【Feature Selection】1-feature recursive elimination Recursive Feature Elimination

soundfeature selection(feature set selection) can sometimes give themouldRepresentation and Interpretation, Succinctness Bring Benefits. This paper is based on thegradient boosting machine and supportvector Machine is an example of this process.

Applied Machine Learning Using mlr3 in R - 6 Feature Selection

mlr-org - Recursive Feature Elimination on the Sonar Data Set

‘Currently, RFE works with support vector machines (SVM), decision tree algorithms and gradient boosting machines (GBM). Supported learners are tagged with the "importance" property.' (RFEs are ranked based on importance)

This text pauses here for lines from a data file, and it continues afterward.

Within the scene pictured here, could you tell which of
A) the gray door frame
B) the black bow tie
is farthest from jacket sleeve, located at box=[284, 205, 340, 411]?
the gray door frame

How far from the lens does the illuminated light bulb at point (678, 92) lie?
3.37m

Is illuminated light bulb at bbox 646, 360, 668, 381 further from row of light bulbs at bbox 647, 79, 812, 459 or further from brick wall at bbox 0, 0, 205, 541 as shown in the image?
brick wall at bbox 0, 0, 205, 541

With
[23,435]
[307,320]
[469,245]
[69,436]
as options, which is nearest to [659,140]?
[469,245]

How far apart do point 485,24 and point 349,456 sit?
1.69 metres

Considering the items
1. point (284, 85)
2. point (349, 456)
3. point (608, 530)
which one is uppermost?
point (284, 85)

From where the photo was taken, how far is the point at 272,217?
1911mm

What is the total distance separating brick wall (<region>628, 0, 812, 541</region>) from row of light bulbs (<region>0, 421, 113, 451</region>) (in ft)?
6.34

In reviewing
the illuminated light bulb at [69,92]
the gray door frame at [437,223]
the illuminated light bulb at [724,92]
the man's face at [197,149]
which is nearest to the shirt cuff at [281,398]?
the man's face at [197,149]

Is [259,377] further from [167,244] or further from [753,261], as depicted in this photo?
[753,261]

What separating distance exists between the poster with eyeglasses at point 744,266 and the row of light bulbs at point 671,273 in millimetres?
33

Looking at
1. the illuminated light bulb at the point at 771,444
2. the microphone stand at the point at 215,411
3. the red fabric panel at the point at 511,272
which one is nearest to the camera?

RFE-CVbeRFEA variant of。‘RFE-CV estimates the optimal number of features with cross-validation first. Then one more RFE is carried out on the complete dataset with the optimal number of features as the final feature set size.’

Typical RFE:

Creating an optimizer and storing the relevant parameter settings
Creating Machine Learning Tasks
Creating a Machine Learner
define the feature selection problem
commander-in-chief (military)feature selection problempass on tooptimizer
Train the final model with the best feature set on the full dataset and the test set to evaluate its performance




library(mlr3verse)




 



#1,retrieve the RFE optimizer with the fs() function.



optimizer = fs("rfe",




  n_features = 1,




  feature_number = 1,




  aggregation = "rank")




#The optimizer stops when the number of features equals n_features.

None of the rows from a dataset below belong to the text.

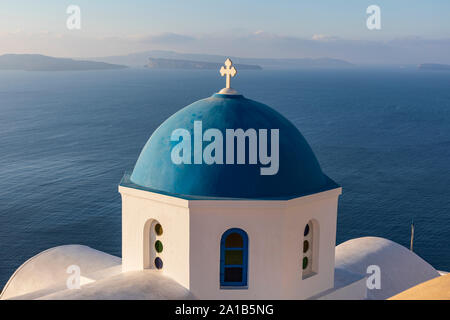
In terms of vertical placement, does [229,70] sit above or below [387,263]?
above

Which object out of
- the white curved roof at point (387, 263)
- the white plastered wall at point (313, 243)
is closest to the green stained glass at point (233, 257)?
the white plastered wall at point (313, 243)

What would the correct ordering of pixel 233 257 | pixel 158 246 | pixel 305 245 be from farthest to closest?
1. pixel 305 245
2. pixel 158 246
3. pixel 233 257

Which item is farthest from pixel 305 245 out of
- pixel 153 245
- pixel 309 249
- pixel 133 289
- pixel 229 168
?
pixel 133 289

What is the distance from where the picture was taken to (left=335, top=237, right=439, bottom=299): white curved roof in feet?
57.7

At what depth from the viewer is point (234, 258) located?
1209 cm

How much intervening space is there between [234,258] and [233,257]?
0.11 feet

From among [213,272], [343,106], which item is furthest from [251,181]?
[343,106]

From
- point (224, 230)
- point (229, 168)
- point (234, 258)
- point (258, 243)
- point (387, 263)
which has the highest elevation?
point (229, 168)

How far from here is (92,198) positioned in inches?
1950

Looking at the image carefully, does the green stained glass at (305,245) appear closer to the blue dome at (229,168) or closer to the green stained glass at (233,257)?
the blue dome at (229,168)

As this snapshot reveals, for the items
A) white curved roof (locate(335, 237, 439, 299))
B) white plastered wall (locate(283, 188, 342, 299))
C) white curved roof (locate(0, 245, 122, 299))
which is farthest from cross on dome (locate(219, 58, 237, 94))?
white curved roof (locate(335, 237, 439, 299))

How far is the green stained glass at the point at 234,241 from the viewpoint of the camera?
12.0m

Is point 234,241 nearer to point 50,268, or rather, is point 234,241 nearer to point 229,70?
point 229,70
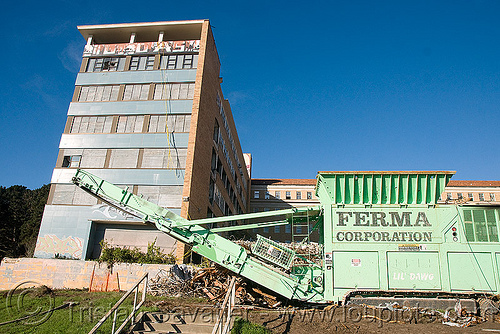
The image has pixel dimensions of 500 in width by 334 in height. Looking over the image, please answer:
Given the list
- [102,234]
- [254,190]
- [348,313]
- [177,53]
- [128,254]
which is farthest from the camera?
[254,190]

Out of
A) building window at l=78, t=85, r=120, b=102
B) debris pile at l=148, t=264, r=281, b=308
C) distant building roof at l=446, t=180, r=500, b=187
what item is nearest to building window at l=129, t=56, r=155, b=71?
building window at l=78, t=85, r=120, b=102

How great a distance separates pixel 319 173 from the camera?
1316cm

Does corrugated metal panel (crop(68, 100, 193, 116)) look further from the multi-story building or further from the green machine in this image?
the multi-story building

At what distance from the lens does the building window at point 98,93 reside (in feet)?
86.3

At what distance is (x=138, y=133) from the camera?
80.7 feet

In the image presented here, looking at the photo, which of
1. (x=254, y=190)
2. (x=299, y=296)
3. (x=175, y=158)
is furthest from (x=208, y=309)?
(x=254, y=190)

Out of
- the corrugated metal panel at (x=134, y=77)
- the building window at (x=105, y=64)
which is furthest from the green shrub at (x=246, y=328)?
the building window at (x=105, y=64)

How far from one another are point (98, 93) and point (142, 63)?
3909 millimetres

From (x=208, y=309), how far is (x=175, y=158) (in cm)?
1310

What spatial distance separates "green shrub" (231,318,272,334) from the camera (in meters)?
9.57

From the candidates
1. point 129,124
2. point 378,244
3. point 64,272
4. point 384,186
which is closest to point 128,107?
point 129,124

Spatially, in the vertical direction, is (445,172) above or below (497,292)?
above

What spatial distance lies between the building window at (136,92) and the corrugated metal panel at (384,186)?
56.3ft

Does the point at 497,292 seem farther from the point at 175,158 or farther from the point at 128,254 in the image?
the point at 175,158
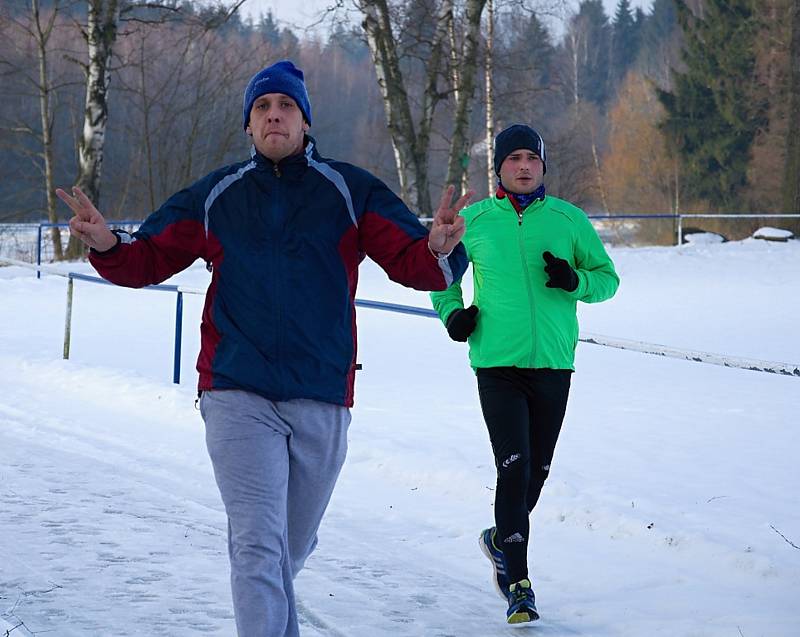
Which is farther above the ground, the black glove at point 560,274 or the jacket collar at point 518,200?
the jacket collar at point 518,200

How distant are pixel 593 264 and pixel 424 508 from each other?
2169 mm

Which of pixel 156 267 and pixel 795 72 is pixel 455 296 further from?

#The parameters feature_number, feature_fraction and subset_size determine the #number of features that are removed in each iteration.



 



 



#2



task = tsk("sonar")




 



#3



learner = lrn("",




  distribution = "bernoulli",




  predict_type = "prob")




 



#4



instance = fsi(




  task = task,




  learner = learner,




  resampling = rsmp("cv", folds = 6),#ResamplingStrategy 60% off cv




  measures = msr(""),#Model performance metrics for auc




  terminator = trm("none"))#Endpoint: none, because we previously set the final feature count as the endpoint.




 



#5



optimizer$optimize(instance)




 



instance$result

Visualization of the feature selection process




library(viridisLite)



library(mlr3misc)



 




data = as.data.table(instance$archive)




data[, n:= map_int(importance, length)]



 



ggplot(data, aes(x = n, y = )) +




  geom_line(



    color = viridis(1, begin = 0.5),



    linewidth = 1) +




  geom_point(



    fill = viridis(1, begin = 0.5),



    shape = 21,



    size = 3,



    stroke = 0.5,



    alpha = 0.8) +




  xlab("Number of Features") +




  scale_x_reverse() +




  theme_minimal()

Optimization path of the feature selection. We observe that the performance increases first as the number of features decreases. As soon as informative features are removed, the performance drops.

RFE-CV:

Principle: RFE-CV determines the optimal number of features by CV before filtering them.

RFE-CV estimates the optimal number of features before selecting a feature set. For this, an RFE is run in each resampling iteration and the number of features with the best mean performance is selected. Then one more RFE is carried out on the complete dataset with the optimal number of features as the final feature set size.




optimizer = fs("rfecv",




  n_features = 1,




  feature_number = 1) #no aggregation needed




 



learner = lrn("",




  type = "C-classification",




  kernel = "linear",




  predict_type = "prob")




 



instance = fsi(




  task = task,




  learner = learner,




  resampling = rsmp("cv", folds = 6),#6 fold cv to determine feature set size




  measures = msr(""),




  terminator = trm("none"),




  callback = clbk("mlr3fselect.svm_rfe"))




 



optimizer$optimize(instance)




 



 



library(ggplot2)




library(viridisLite)




library(mlr3misc)




 



data = (instance$archive)[!(iteration), ]




aggr = data[, list("y" = mean(unlist(.SD))), by = "batch_nr", .SDcols = ""]




aggr[, batch_nr := 61 - batch_nr]




 



data[, n:= map_int(importance, length)]




 



ggplot(aggr, aes(x = batch_nr, y = y)) +




  geom_line(




    color = viridis(1, begin = 0.5),




    linewidth = 1) +




  geom_point(




    fill = viridis(1, begin = 0.5),




    shape = 21,




    size = 3,




    stroke = 0.5,




    alpha = 0.8) +




  geom_vline(




    xintercept = aggr[y == max(y)]$batch_nr,




    colour = viridis(1, begin = 0.33),




    linetype = 3




  ) +




  xlab("Number of Features") +




  ylab("Mean AUC") +




  scale_x_reverse() +




  theme_minimal()




 



 



#We subset the task to the optimal feature set and train the learner.



task$select(instance$result_feature_set)




learner$train(task)




#The trained model can now be used to predict new, external data.

Estimation of the optimal number of features. The best mean performance is achieved with 19 features (blue line).